Le président Joe Biden a salué le vote de mercredi, notant que cela signifie que 17 millions de personnes supplémentaires aux États-Unis sont désormais qualifiées pour se faire vacciner.

«J’encourage leurs parents à s’assurer qu’ils se font vacciner», a-t-il déclaré. «Comme je l’ai promis la semaine dernière, nous sommes prêts. Cette nouvelle population va trouver le déploiement du vaccin rapide et efficace. »

En plus des sites de vaccination de masse et des déploiements de services de santé qui étaient essentiels pour les adultes, de nombreux États offriront aux enfants des options plus familières – l’envoi de doses aux pédiatres et même aux écoles.

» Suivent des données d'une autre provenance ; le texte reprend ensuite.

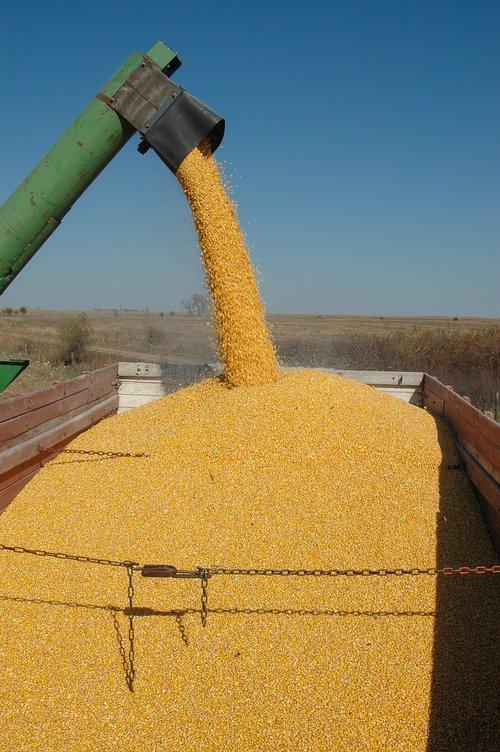harvest  corn  fall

Pfizer n’est pas la seule entreprise à chercher à abaisser l’âge limite de son vaccin. Moderna a récemment déclaré que les résultats préliminaires de son étude chez les 12 à 17 ans montrent une forte protection et aucun effet secondaire grave, des données que la FDA devra examiner.

Quant aux enfants encore plus jeunes, les deux sociétés ont commencé des tests chez des jeunes âgés de 6 mois à 11 ans. Ces études explorent si différentes doses sont nécessaires aux plus jeunes âges, et la FDA prévoit de tenir une réunion publique le mois prochain pour débattre exactement des preuves nécessaires.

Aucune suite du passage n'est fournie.